Simon Jelley, General Manager for SaaS Protection, Endpoint and Backup Exec at Veritas Technologies.
The benefits of cloud computing, such as flexibility, scalability, mobility, efficiency, accessibility and speed-to-market, are undeniable. But just because the cloud has legitimate benefits doesn’t automatically mean a strong return on investment (ROI).
To get a great ROI from the cloud, those benefits have to outweigh the costs, and for many organizations, that just isn’t happening. Recent research even suggests that: 69% of organizations have yet to achieve substantial ROI from their cloud transformations. I have been working in the data management industry for 20 years with a special focus on cloud data management in recent years, I can clearly say that good cloud data management is the key to achieving cloud ROI.
Ironically, cost in itself is often touted as one of the great benefits of the cloud. However, a cost-benefit ratio of the cloud is rather elusive.
Watch an example to understand why: Using cloud collaboration tools increased rapidly at the start of the pandemic. Tools like these have helped us weather the Covid-19 storm and forever changed the way many of us work for the better.
However, because very few of these collaboration services offer the ability to archive files, many organizations are now seeing their data and cost overruns spiral out of control. You see, if this data created at the outbreak of the pandemic was stored on an organization’s own servers, much of it would have been archived by now. But because there is no native option to archive it in the cloud, the data piles up in expensive, so-called hot storage.
As a result, some organizations pay to keep every employee’s chat from two years ago on the most expensive cloud storage tiers.

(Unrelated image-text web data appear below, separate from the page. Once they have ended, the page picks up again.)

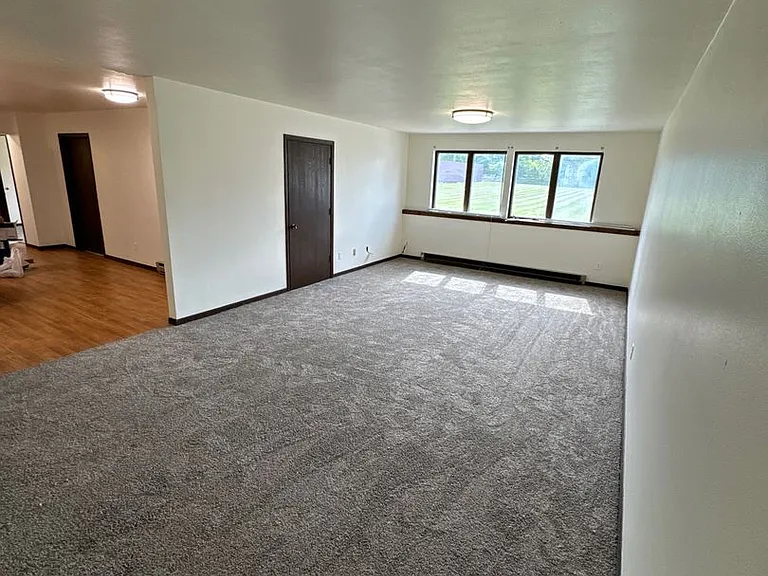 253 S Ridge St — Photo 13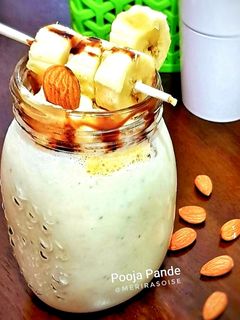 थिक आइस क्रीम बनाना शेक (Banana Shake With Ice Cream Recipe In Hindi) रेसिपी मुख्य फोटो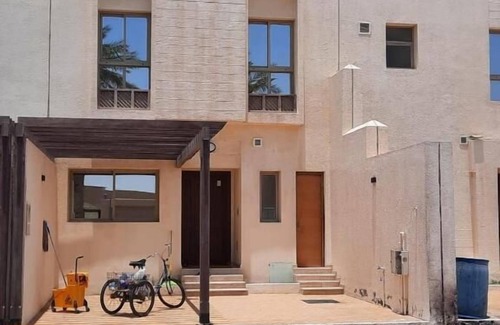 Dhahran Villa | Relaxing Wave Resort with Ocean Views and Family Amenities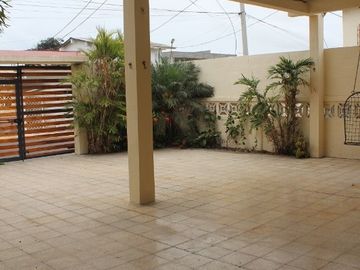 Se Vende Casa Cerca del Mar en Salinas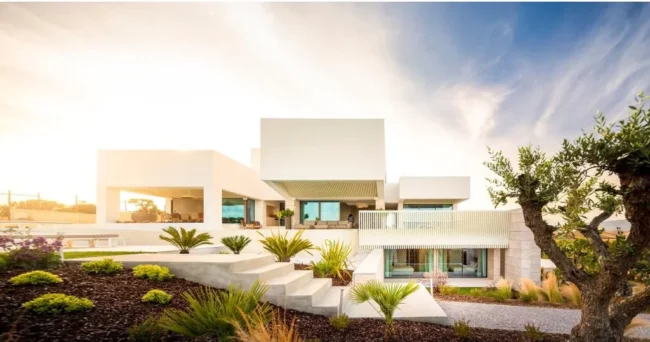 Casa Lioz by Mário Martins Atelier Merges Stone, Light, and Landscape in the Algarve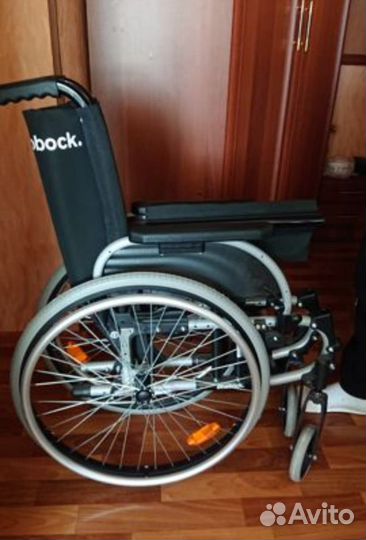 Кресло-кoляскa для инвалидов Otto Bock 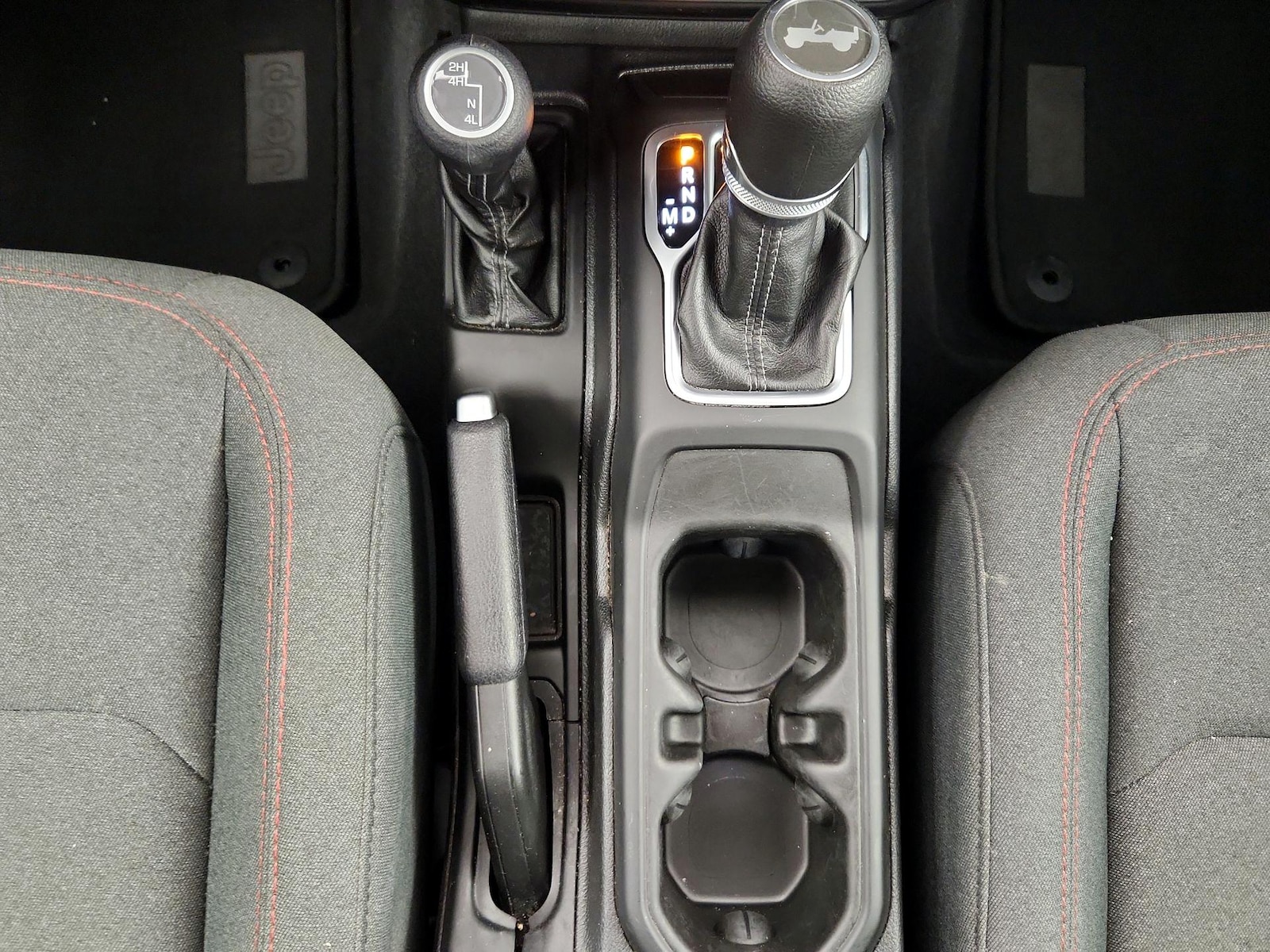2025 Jeep Wrangler 4-Door Rubicon - Photo 18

If left unaddressed, these organizations will eventually pay for excess storage related to data they no longer use and should have already archived.
This is just one of many examples showing why cloud ROI is harder to achieve than most initially thought. In my time working at a company that provides data management solutions, I’ve found that achieving these three capabilities can help improve your cloud ROI.
1. Look for a tool with archive capabilities.
Let’s start by tackling the data storage challenge illustrated in the collaboration services example above. The easiest solution is to use a cloud data management tool that can easily or even automatically move archive-ready data — or remove redundant, obsolete, and trivial data altogether — to more cost-effective tiers of storage, preferably on the same cloud platform you’re already using for your hot data, and without compromising data compliance and governance requirements.
2. Find a solution with your favorite mobility.
Another challenge to achieving cloud ROI is vendor lock-in, which contradicts today’s growing desire to take advantage of multi-cloud infrastructure. Vendor lock-in refers to being forced to continue using a cloud service provider because the provider knowingly or unknowingly makes it impractical to move your data and applications to another cloud platform. This ensures that you pay the provider pretty much anything they charge for services that they may or may not be the best at providing. You can avoid vendor lock-in by using a management solution that supports data and application mobility.
3. Have a data protection plan ready.
I cannot stress enough the cloud’s shared responsibility model. Just because your data and applications are in the cloud does not mean that your cloud provider guarantees their protection and availability. In fact, most cloud service providers make it clear in their terms and conditions that you are still responsible for that, while their responsibility largely ends with cloud uptime. Too many organizations realize this too late, leading to unexpected costs. You can improve your cloud ROI by recognizing this shared responsibility model now and planning ahead for resources to protect your cloud-based data and applications from ransomware and other threats to their integrity.
According to Gartner, organizations often spend up to 70% too much on cloud services without realizing the expected value. Don’t be one of them — or quit if you are — by following these best practices.